Out of the 72 years of our existence, we have had about 40 years of democracy and 32 years of military rule. It is shameful that the average GDP growth rate under military rules has been a very respectable 6.3 percent of GDP but under 40 years of democratic rule it has averaged far less. The need of the hour is to do away with the present system of governance that has brought nothing but misery to the people, and introduce a presidential system of democracy.
A key factor in socio-economic development is the status of education, particularly higher education. Spectacular successes were achieved by the Higher Education Commission in its earlier years after 2002, with the emphasis on quality rather than numbers. There were four editorials published in the world’s top journal, ‘Nature’, praising the reforms. The most prestigious scientific institution in the world, the Royal Society (London) published a book on science in the Islamic world where Pakistan’s higher education reforms were mentioned as the model for other countries to follow.
Several of our universities were ranked among the top 250-500 universities of the world, according to Times Higher Education rankings. Praise was showered by neutral international bodies and experts for the HEC reforms introduced in 2002-2008 which had a profound impact on the quality of education and research in Pakistan.
Alas, the institution failed to keep up the momentum achieved in the earlier years in terms of faculty development and other key programmes. For instance, its programme to send 1500 students to US universities, initiated about five years ago, failed badly as the HEC succeeded in sending only 40 students, and the programme collapsed. The largest number of foreign scholarships awarded in the last five years by the HEC were not to the US, UK, Germany, Sweden or other advanced countries but to Hungary, indicating its current preference for numbers instead of quality. The funds being spent to promote research programmes have dwindled, creating an agonizing situation for researchers, many of whom have left the country in utter frustration.
There has been a mushrooming of substandard universities for political mileage. For example, six universities are to be built in Punjab with only one billion rupees allocated for each. This is a huge eyewash, as building a good small university now costs 15-20 billion rupees. Universities are not just brick and mortar.

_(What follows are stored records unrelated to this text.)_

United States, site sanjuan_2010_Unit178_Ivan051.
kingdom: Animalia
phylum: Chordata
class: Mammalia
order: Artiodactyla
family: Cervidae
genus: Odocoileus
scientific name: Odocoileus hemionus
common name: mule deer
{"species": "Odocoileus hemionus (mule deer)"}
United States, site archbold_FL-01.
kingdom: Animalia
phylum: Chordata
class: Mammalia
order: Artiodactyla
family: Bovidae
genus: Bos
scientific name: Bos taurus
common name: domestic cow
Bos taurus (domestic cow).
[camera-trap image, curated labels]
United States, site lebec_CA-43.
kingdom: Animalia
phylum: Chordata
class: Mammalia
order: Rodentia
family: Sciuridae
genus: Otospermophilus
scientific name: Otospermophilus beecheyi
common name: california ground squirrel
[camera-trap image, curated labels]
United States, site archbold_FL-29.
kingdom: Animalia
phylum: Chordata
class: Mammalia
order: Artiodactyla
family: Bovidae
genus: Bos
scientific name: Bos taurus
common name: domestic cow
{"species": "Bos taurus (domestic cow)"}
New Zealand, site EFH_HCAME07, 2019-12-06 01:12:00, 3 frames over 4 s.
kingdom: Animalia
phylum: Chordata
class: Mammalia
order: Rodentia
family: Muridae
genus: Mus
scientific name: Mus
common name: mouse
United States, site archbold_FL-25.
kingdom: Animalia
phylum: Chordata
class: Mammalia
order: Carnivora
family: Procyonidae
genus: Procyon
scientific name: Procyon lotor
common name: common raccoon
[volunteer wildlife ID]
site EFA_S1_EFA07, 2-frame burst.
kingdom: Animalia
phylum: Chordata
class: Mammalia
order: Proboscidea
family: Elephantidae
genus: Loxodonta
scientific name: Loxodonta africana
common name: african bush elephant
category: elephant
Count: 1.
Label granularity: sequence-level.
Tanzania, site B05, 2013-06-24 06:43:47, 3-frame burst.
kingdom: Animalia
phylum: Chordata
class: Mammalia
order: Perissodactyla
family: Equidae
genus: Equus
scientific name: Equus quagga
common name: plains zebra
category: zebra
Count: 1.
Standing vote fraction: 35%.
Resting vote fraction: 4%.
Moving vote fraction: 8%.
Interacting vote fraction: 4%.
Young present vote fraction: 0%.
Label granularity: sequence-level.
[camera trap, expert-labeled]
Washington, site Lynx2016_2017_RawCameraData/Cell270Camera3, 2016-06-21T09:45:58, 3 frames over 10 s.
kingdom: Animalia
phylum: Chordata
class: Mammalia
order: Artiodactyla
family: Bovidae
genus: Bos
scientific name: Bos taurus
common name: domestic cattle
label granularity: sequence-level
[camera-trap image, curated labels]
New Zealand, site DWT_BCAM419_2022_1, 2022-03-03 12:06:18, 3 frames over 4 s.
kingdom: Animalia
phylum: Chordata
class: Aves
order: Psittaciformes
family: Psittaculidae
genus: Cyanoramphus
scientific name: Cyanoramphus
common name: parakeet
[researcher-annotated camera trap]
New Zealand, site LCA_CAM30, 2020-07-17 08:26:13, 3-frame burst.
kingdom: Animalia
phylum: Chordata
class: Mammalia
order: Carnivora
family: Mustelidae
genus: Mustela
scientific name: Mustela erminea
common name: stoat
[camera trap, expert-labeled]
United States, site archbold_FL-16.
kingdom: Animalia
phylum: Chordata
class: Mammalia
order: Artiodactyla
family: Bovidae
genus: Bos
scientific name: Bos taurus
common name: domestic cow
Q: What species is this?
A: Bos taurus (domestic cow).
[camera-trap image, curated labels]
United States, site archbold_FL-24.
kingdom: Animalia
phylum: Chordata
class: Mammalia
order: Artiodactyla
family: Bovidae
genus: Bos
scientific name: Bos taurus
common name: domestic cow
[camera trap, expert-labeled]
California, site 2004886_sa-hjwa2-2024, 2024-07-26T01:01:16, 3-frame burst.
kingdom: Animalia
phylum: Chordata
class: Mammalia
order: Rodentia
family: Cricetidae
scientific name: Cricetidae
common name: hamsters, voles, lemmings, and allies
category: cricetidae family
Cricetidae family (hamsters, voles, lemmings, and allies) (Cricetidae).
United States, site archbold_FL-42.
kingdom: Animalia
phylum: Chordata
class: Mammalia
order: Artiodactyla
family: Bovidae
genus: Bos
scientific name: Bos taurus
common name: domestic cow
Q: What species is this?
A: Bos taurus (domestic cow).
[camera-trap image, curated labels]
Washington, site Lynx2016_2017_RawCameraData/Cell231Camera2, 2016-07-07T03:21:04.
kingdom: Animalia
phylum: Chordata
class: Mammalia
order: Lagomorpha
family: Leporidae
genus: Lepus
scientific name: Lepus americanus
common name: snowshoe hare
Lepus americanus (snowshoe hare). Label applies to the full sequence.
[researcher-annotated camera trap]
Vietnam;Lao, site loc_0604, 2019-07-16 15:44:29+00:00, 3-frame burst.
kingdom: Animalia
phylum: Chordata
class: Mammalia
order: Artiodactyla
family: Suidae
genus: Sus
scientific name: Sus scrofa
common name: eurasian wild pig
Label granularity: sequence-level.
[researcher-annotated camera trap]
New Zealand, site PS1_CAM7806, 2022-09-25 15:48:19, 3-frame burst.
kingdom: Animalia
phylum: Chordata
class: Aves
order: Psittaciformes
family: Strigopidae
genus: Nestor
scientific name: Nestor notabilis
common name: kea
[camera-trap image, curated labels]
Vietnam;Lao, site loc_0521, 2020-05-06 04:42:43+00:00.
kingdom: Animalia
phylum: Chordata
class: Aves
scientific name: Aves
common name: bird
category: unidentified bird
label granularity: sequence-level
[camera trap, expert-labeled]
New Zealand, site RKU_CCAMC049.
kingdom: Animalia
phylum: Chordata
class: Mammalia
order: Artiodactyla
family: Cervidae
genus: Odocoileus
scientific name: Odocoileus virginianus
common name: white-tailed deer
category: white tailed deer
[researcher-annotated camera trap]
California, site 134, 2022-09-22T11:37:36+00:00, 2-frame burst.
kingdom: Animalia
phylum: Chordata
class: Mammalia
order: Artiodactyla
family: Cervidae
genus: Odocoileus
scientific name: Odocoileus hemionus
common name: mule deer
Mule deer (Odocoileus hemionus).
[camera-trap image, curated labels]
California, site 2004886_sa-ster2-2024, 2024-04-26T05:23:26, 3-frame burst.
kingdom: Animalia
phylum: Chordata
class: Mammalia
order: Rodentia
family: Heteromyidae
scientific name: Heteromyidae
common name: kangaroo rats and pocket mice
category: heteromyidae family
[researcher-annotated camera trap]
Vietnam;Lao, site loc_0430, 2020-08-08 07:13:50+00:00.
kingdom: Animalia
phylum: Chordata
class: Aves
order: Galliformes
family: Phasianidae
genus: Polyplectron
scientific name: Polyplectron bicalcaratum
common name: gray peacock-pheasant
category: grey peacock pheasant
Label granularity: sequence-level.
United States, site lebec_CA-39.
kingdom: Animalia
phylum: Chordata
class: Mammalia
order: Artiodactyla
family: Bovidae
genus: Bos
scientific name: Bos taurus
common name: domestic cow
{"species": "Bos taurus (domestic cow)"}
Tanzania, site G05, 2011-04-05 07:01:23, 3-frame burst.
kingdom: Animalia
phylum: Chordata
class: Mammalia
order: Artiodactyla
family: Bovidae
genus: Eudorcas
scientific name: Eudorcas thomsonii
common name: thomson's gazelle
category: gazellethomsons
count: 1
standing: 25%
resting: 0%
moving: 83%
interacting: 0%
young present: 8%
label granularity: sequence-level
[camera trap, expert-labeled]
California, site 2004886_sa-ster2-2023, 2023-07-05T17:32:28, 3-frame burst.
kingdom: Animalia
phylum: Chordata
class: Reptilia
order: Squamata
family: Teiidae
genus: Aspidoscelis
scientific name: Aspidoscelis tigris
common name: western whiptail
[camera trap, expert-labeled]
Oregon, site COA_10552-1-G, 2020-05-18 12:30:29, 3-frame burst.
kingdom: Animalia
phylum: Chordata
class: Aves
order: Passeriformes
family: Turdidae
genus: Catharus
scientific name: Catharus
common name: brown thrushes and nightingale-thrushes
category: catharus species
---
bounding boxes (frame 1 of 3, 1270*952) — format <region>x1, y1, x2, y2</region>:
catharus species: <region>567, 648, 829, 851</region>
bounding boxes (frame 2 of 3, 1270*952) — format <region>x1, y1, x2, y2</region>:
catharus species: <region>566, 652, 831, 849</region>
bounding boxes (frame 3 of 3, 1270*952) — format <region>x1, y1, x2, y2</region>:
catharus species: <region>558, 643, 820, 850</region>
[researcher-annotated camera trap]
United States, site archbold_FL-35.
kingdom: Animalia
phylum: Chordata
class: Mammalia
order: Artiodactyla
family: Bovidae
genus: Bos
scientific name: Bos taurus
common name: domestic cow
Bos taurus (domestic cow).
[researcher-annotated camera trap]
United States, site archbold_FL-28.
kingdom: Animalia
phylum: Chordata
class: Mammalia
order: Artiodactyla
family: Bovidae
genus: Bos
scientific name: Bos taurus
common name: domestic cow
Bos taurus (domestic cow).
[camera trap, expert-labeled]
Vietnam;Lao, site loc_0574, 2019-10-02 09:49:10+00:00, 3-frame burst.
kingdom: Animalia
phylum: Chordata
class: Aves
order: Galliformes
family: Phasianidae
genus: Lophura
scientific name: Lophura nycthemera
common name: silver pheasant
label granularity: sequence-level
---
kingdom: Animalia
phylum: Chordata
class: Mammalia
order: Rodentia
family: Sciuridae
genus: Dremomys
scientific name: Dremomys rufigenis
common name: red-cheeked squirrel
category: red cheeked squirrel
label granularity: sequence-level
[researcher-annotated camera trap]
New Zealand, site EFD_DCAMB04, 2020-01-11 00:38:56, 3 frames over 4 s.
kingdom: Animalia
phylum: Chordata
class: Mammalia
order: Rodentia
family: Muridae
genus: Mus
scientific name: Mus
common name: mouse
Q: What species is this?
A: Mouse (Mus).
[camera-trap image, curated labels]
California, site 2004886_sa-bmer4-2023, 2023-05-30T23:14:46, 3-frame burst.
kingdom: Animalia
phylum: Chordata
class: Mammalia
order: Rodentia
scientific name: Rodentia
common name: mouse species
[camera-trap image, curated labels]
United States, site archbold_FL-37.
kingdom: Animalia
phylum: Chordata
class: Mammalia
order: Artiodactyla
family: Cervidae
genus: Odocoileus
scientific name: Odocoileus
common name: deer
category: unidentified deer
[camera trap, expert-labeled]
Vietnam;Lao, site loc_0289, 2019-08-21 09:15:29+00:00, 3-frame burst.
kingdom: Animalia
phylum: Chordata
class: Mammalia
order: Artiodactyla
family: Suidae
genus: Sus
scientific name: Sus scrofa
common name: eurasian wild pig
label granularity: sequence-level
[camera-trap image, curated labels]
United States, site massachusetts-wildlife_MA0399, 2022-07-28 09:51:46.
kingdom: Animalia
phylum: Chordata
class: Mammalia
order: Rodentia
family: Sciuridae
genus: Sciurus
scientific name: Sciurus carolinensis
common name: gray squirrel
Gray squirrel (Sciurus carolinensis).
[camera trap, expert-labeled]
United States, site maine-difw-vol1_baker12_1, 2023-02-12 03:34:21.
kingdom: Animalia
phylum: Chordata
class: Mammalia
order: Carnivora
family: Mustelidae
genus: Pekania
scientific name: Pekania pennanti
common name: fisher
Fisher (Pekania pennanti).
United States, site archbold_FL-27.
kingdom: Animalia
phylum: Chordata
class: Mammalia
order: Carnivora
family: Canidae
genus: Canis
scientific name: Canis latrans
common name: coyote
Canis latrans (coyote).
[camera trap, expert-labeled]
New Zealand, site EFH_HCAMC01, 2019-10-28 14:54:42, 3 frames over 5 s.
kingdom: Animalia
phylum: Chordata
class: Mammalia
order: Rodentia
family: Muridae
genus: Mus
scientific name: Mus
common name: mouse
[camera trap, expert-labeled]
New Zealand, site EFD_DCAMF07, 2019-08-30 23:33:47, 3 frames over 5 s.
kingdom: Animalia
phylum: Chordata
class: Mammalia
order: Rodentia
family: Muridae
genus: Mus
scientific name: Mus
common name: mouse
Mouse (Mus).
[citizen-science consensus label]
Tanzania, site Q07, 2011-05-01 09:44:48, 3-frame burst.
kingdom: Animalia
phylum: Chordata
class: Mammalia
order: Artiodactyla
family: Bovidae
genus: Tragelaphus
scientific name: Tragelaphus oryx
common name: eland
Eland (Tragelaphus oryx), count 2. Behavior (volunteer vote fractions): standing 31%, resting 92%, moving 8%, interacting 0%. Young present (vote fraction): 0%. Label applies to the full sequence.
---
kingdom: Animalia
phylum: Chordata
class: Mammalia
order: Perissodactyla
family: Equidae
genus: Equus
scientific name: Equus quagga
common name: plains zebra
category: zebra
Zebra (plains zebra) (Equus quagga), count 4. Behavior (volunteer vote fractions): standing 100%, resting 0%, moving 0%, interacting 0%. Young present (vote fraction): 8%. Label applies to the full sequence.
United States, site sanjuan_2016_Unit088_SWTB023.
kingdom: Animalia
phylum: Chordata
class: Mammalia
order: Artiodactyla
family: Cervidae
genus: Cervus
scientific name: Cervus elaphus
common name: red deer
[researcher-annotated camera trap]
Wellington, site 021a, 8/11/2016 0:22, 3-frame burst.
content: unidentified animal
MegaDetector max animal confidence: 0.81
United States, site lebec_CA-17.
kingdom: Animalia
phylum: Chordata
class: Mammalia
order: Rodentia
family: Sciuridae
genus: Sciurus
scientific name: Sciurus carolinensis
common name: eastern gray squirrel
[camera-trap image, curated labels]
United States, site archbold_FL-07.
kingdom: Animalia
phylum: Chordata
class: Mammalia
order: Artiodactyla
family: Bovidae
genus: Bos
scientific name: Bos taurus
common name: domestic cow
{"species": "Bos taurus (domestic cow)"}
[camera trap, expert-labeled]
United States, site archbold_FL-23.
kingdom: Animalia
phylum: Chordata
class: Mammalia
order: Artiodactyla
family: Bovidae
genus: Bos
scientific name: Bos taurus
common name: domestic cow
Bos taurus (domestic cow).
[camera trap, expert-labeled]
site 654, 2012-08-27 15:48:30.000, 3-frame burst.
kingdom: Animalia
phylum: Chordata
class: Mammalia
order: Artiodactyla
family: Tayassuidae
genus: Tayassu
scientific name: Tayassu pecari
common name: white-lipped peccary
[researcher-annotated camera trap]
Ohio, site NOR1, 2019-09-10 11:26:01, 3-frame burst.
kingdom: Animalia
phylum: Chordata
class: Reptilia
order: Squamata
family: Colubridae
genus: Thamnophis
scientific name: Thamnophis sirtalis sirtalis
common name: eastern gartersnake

The heart of a university is a top-class faculty with an excellent research environment. The training of 300 PhD level faculty members alone for each university would alone cost over Rs4 billion. The prime minister needs to personally look into this farce of new university development in Punjab and stop it with immediate effect. Unless the proliferation of mediocrity is arrested, the damage being done will soon become irreversible. The prime minister also needs to personally oversee the revival of the higher education sector and offer additional financial support to the HEC to boost innovation and research in universities.
The writer is the former chairman of the HEC, and president of the Network of Academies of Science of OIC Countries (NASIC).